Exercise:
Please reproduce each of the items below word for word, leaving out the pictures.

Excerpted data:
-=-=-=-=-

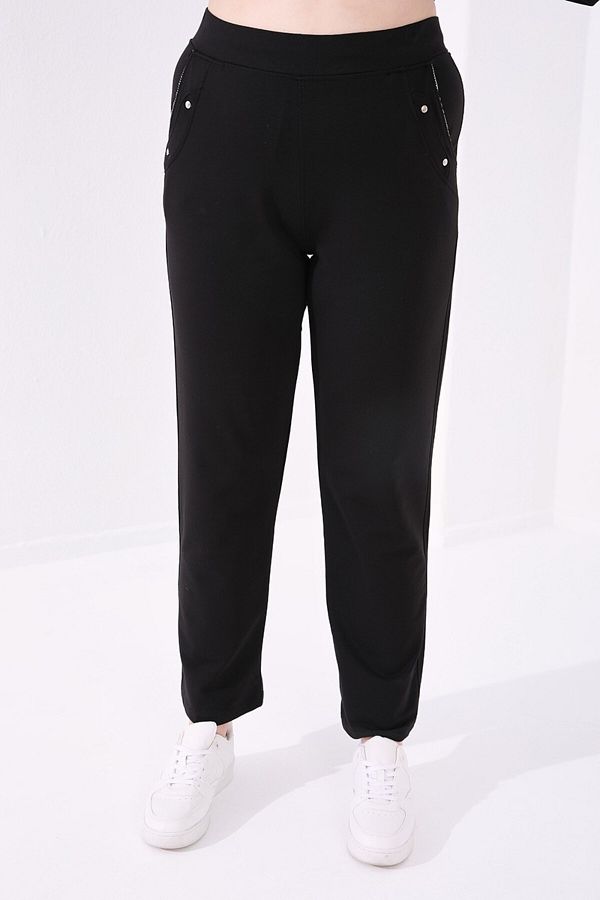 Misses sweatpants with pockets on sale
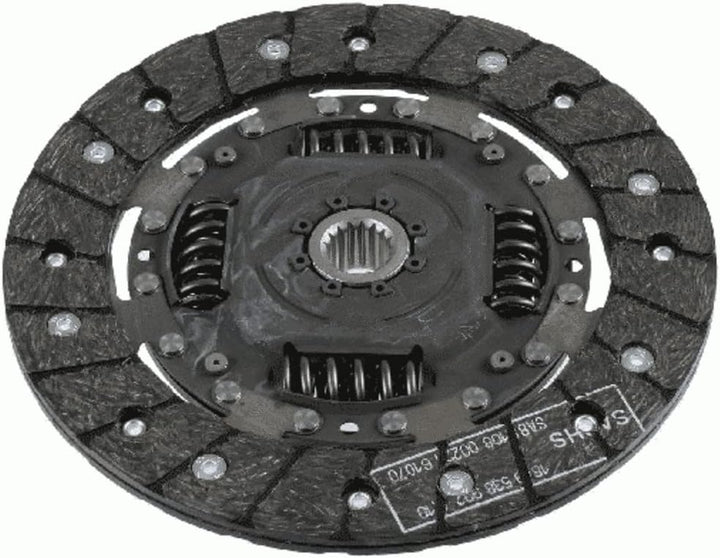 SACHS 1878 005 090 Kupplungsscheibe für Smart FORTWO Coupe (451) 2007 - Kupplung/-anbauteile 1878 00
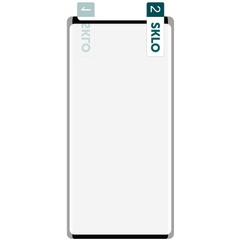 Полимерная пленка SKLO (full glue) (тех. пак) для Samsung Galaxy Note 9 Черный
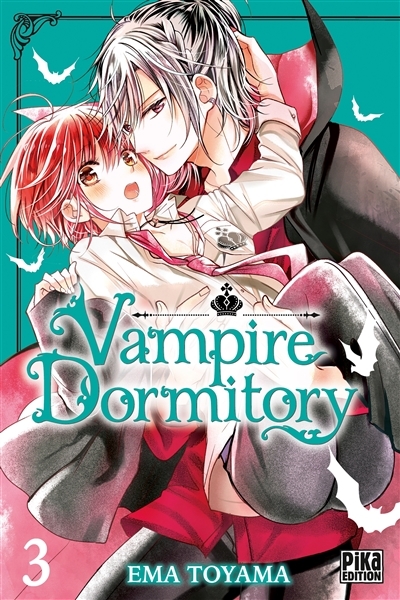 Vampire Dormitory Tome 3 (Manga)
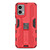 SYB Reflex Series Case w Kickstand for Motorola Moto G 5G (2024) - Red
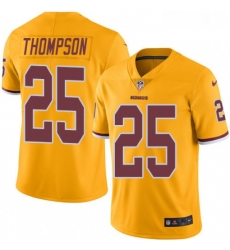 Mens Nike Washington Redskins 25 Chris Thompson Limited Gold Rush Vapor Untouchable NFL Jersey Mens Nike Washington Redskins 25 Chris Thompson Limited Gold Rush Vapor Untouchable NFL Jersey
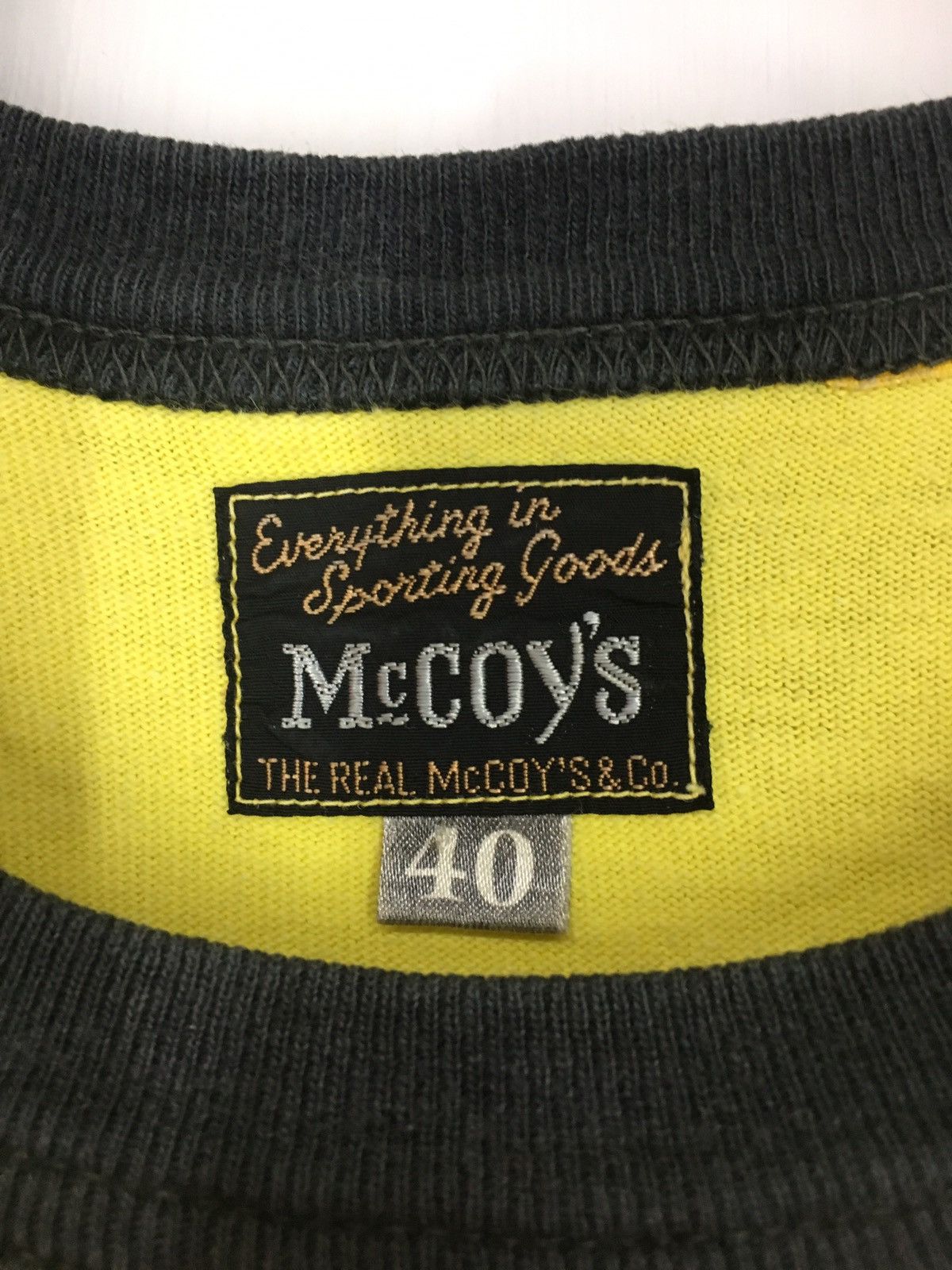 The Real McCoy's The Real McCoy’s Buco Helmet T shirt Size US M / EU 48-50 / 2 - 6 Thumbnail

-=-=-=-=-

Solution to the exercise:
 Misses sweatpants with pockets on sale
 SACHS 1878 005 090 Kupplungsscheibe für Smart FORTWO Coupe (451) 2007 - Kupplung/-anbauteile 1878 00
 Полимерная пленка SKLO (full glue) (тех. пак) для Samsung Galaxy Note 9 Черный
 Vampire Dormitory Tome 3 (Manga)
 SYB Reflex Series Case w Kickstand for Motorola Moto G 5G (2024) - Red
 Mens Nike Washington Redskins 25 Chris Thompson Limited Gold Rush Vapor Untouchable NFL Jersey Mens Nike Washington Redskins 25 Chris Thompson Limited Gold Rush Vapor Untouchable NFL Jersey
 The Real McCoy's The Real McCoy’s Buco Helmet T shirt Size US M / EU 48-50 / 2 - 6 Thumbnail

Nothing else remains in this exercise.